Class II antiarrhythmics
Class II antiarrhythmics are active ingredients with β-blocking action. More in detail, these active ingredients are able to block the β1-adrenergic receptors present in the heart. The stimulation of these receptors, in fact, causes an increase in the frequency, contractility and speed of conduction of the impulse of myocardial cells.
The blockade of this type of receptors, on the other hand, causes a blockage of the influx of calcium ions inside the cell, thus inducing a prolonged repolarization. The following principles belong to this class of antiarrhythmic drugs such as propranolol, sotalol, nadolol, l ' atenolol, acebutolol and pindolol .
Side effects
Also in this case the type of undesirable effects that can occur depends very much on the active ingredient used and on the sensitivity of each patient to the drug.

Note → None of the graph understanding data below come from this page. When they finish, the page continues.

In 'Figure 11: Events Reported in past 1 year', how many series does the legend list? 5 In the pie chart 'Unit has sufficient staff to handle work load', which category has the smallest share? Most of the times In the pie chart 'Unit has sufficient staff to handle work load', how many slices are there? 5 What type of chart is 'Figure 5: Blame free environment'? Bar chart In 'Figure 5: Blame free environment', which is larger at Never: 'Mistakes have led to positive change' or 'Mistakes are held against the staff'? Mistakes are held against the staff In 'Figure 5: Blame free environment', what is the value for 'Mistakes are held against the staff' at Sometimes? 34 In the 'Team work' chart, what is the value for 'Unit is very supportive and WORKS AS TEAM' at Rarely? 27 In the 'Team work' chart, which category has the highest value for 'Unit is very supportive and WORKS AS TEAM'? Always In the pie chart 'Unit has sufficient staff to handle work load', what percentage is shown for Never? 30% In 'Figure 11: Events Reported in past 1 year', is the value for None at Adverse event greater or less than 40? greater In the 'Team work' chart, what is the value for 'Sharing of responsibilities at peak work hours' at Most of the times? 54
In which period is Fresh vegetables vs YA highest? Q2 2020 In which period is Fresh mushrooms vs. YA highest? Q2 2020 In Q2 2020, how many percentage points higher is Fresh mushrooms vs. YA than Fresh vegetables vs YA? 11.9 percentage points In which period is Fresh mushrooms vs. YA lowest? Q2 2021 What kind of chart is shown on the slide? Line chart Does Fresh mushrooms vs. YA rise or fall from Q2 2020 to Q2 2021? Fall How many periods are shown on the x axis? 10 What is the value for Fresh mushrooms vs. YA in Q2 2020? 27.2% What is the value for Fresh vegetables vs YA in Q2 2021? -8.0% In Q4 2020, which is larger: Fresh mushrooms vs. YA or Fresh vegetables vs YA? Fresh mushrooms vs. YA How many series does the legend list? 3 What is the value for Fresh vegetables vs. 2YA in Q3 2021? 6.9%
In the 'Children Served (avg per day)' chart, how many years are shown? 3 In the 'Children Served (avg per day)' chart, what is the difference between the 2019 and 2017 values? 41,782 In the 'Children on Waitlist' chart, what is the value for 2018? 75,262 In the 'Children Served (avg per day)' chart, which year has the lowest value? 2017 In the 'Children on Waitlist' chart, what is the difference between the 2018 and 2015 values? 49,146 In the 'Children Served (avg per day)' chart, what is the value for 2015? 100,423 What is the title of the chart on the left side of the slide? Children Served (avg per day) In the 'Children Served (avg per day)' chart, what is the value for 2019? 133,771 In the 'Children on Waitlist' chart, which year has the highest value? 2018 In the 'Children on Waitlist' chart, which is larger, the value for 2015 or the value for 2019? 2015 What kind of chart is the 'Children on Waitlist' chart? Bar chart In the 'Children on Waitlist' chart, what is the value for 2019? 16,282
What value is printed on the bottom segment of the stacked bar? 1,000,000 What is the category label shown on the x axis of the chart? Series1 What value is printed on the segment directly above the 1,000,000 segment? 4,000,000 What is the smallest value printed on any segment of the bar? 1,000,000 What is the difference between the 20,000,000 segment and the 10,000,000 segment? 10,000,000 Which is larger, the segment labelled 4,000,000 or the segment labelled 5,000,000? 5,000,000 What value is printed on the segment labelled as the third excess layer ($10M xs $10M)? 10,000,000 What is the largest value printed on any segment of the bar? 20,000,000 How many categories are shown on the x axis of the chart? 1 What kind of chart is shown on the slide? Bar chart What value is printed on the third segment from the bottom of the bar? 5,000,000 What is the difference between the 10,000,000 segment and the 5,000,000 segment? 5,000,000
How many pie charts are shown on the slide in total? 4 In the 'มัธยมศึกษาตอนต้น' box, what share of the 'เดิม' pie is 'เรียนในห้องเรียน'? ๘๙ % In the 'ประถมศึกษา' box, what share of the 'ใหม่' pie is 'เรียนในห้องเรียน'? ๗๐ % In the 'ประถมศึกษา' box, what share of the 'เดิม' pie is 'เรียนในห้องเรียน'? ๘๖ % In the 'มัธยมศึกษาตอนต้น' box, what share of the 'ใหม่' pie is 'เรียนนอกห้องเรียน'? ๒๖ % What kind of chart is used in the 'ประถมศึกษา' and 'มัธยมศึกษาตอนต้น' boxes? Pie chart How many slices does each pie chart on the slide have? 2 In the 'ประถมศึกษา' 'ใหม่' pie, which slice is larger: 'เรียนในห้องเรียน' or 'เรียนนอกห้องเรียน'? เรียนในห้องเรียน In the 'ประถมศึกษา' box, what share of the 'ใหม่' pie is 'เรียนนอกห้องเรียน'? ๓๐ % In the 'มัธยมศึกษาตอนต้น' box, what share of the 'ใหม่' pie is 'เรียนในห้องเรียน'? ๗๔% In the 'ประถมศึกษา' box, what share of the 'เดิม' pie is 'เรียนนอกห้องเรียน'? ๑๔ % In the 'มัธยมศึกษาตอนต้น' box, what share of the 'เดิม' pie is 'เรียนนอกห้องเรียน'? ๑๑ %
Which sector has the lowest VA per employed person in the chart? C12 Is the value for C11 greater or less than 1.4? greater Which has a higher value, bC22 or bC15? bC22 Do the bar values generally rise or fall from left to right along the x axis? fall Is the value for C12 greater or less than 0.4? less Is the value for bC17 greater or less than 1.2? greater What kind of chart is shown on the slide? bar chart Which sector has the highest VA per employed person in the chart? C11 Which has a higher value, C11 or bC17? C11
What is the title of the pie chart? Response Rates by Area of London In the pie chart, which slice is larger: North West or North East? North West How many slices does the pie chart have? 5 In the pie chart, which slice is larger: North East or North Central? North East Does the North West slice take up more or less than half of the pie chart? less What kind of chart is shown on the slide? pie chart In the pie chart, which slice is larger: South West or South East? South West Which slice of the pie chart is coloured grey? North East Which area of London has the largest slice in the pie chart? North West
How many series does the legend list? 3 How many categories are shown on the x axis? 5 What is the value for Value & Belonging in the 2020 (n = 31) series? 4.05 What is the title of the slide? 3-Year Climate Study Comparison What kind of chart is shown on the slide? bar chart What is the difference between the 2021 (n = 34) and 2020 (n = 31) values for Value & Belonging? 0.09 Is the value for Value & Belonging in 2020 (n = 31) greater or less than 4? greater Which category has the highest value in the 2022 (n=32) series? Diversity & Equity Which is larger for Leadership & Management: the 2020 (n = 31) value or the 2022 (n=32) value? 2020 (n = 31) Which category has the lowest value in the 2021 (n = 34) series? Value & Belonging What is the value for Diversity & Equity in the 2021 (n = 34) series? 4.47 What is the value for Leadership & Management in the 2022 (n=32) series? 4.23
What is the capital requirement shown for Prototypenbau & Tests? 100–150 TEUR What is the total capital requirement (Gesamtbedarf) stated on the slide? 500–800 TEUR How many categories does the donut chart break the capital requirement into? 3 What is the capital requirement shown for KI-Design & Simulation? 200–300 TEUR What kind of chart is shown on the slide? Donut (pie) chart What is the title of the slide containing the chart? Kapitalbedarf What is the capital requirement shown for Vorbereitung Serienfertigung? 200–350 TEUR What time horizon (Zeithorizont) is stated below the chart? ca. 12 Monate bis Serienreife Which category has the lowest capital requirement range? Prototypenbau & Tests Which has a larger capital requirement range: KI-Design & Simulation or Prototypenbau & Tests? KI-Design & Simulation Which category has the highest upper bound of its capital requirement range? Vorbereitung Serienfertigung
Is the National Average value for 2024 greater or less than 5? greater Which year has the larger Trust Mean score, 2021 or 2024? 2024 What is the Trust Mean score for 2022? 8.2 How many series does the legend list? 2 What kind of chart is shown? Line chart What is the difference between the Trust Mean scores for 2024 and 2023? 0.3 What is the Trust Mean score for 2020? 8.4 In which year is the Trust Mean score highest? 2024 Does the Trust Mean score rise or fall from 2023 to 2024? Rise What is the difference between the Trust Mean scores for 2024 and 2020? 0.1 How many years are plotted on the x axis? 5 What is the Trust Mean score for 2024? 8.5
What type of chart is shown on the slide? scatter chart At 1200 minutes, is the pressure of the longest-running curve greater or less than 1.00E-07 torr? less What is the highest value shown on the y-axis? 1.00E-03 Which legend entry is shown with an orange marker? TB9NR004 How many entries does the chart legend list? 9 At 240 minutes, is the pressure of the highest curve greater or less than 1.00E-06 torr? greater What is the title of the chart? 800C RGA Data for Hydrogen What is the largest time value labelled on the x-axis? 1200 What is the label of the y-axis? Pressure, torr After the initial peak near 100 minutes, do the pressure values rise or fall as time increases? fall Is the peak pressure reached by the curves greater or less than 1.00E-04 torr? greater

However, the main side effects of taking β-blocking antiarrhythmics are: dyspnoea, headache, dizziness, fatigue, bradycardia and Raynaud's syndrome.
Class III antiarrhythmics
Class III antiarrhythmics are active ingredients that exert their activity by inhibiting the repolarization of cardiac cell membranes. More in detail, these antiarrhythmics interfere with phase 3 of the action potential through the blockage of the potassium channels.
Active substances such as ibutilide and amiodarone belong to this class of antiarrhythmics.
The main side effect deriving from the use of this type of antiarrhythmics is hypotension, including orthostatic type.
Class IV antiarrhythmics
Class IV antiarrhythmics exert their activity by blocking the calcium channels, thus giving rise to a slow phase of repolarization of the cell membrane.
Among the various active ingredients belonging to this class of antiarrhythmics we mention verapamil and diltiazem .
The side effects that may arise following the use of class IV antiarrhythmics consist substantially in hypotension, confusion, headache, peripheral edema, pulmonary edema and, in some cases, constipation.
Other antiarrhythmic drugs
There are other antiarrhythmic drugs that do not fall under the classification just carried out. This is the case, for example, of adenosine and digitalis glycosides.
Adenosine is a nucleoside that can be used - at appropriate dosages and intravenously - in the treatment of paroxysmal supraventricular tachycardias. Adenosine performs its action by acting directly on the atrioventricular node of the heart.
Among the digitalis glycosides, however, we recall digoxin, an active ingredient used mainly in the treatment of fibrillation and atrial flutter. Digoxin exerts its antiarrhythmic activity through inhibition of the membrane Na + / K + ATPase pump, with consequent increase in intracellular sodium levels.